By default, Terraform will attempt to download the provider version specified by the lock file.  If the lock file does not exist, Terraform will use the required_providers block.  If neither exists, Terraform will download the latest provider version.

terraform {
  required_providers {
    azurerm = {
      source  = "hashicorp/azurerm"
      version = "=3.0.0"
    }
  }
}

Versions Constraints

version = "= 3.0.0" # Fix the version
version = ">= 3.0.0" # Set a minimum version
versiom = "~> 3.0.0" # Allows for minor upgrades

Provider

This block contains providers configurations.

provider "my_provider" {
	...
}

When you need to use the same provider but with different parameters, it is required to specify aliases (otherwise Terraform will not be able to know which provider to use).
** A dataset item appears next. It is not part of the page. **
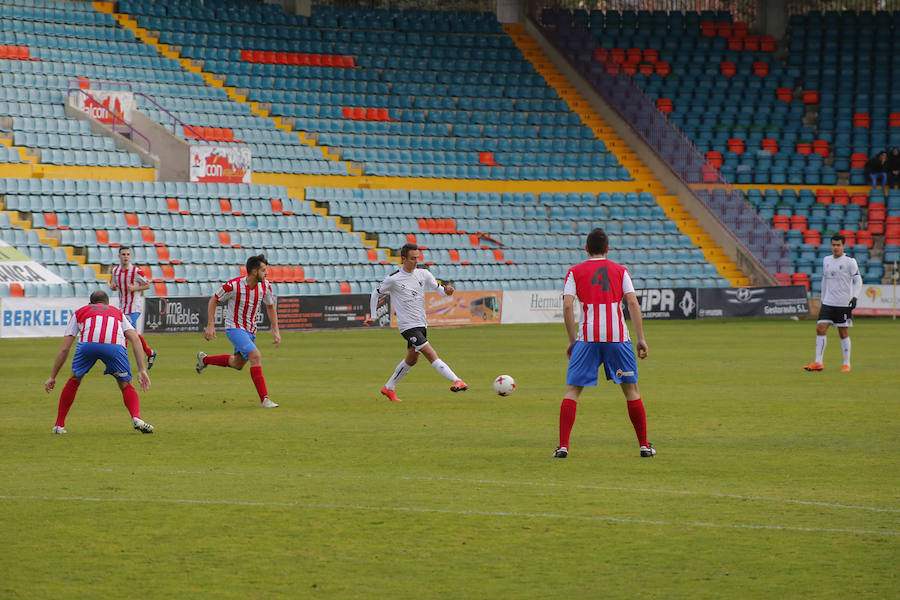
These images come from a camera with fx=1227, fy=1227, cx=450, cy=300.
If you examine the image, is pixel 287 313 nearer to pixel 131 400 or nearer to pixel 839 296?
pixel 839 296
And then specify the alias in resource blocks.

provider "my_provider" {
  ...
  alias = "my_provider_alias"
}


ressource "my_resource_type" "my_resource_name"{
	...
	provider = my_provider.my_provider_alias
}

Backend

Note: When a change is made to the backend configuration, it is required to re-run terraform init.

Local Backend

When there is no cloud or backend Terraform defaults to the local backend. The local backend can be explicitly described like this (optional):

terraform {
  backend "local" {
    path = "relative/path/to/terraform.tfstate"
  }
}

Remote Backends

Available Remote Backends:

  • azurerm
  • consul
  • cos
  • gcs
  • http
  • Kubernetes
  • oss
  • pg
  • s3

Backend that support State Storage with default locking:

  • azurem
  • gcs

Terraform Cloud Backend

https://developer.hashicorp.com/terraform/tutorials/cloud/cloud-migrate If the cloud block is present, Terraform will integrate with Terraform Cloud and create a Terraform Cloud workspace with the name specified in the block.
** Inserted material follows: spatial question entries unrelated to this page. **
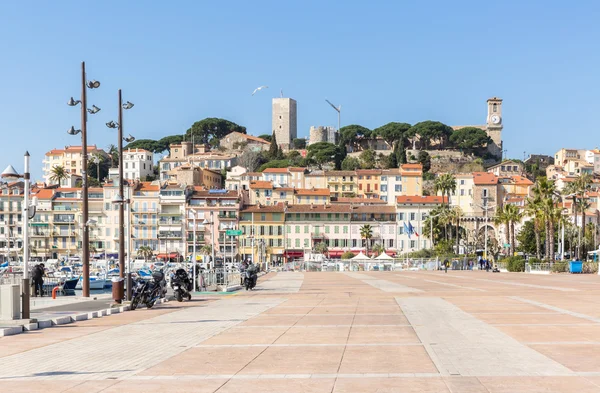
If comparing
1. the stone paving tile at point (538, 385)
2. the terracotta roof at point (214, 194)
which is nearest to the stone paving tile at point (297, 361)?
the stone paving tile at point (538, 385)

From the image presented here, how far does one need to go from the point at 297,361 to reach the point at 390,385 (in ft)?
8.75

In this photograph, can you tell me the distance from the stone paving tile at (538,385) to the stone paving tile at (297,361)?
2319mm

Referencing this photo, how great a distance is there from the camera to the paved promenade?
10.8 m

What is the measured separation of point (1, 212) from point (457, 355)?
137m

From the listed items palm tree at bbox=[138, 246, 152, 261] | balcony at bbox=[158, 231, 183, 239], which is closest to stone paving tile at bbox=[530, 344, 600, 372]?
palm tree at bbox=[138, 246, 152, 261]

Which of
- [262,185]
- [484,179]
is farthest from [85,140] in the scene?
[484,179]

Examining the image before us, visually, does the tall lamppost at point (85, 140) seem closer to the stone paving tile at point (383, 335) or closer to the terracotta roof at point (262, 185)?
the stone paving tile at point (383, 335)

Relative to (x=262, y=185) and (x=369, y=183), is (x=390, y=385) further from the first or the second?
(x=369, y=183)

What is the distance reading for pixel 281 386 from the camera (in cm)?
1057

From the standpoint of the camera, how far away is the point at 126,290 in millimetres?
29016

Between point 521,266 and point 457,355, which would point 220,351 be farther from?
point 521,266

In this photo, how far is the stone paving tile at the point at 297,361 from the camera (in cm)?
1197

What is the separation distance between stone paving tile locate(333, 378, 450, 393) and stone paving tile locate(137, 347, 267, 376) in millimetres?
1976

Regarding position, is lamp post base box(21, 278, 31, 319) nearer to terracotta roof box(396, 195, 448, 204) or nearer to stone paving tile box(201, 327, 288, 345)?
stone paving tile box(201, 327, 288, 345)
Warning: For the Cloud backend to work, it is required to set the deployment environment credentials in the Variables section of the workspace on Terraform Cloud.

terraform {
  backend {
	# Organization name can be found on Terraform Cloud
    organization = "my-organization-name"
    workspaces {
      name = "my-workspace"
    }
  }
}

terraform login
Login to Terraform Cloud.

terraform init
Reinitialize configuration, create the my-workspace workspace in Terraform Cloud and migrate state to Terraform Cloud.

rm terraform.tfstate
Delete local Terraform State.

Outputs

Outputs are used for showing information to the admin and passing information between modules.

output "my_output" {
	value = my_ressource.my_attribute
	description  = "This an output"
	
	# Warning: the value will still be in the state file
    sensitive     = true               # Do not show this value in output 
}

For In Structure

output "my_output" {
  value = { for subnet in aws_subnet.public : subnet.tags.Name => subnet.id }
}

my_output = {
  subnet_public_0 = "subnet-0fb6244694b0541cc"
  subnet_public_1 = "subnet-01fee6936ba518b49"
  subnet_public_2 = "subnet-0399dad1114e521aa"
}

Resource

Define the resource. The ID of the resource is my_ressource_type.my_ressource_name

ressource "my_ressource_type" "my_ressource_name" {}

Module

Define the module to use with its path in parent module.

module "my_module" {
  source = "./network_module"
  
  # Set value for a variable inside the module
  module_variable = "My Value"
}

Use module output in parent module.

variable "my_child_value" {
  value = module.my_module.my_module_output
}

Functions

String Functions

upper("myString")
Return uppercased string.

Collection Functions

element(list, index)
Return an element in a list by its index.

zipmap(keyslist, valueslist)
Create a map from a list of keys and a list of values

Meta-Arguments

Count

The count meta-argument is used to create a defined number of instances of the resource or module.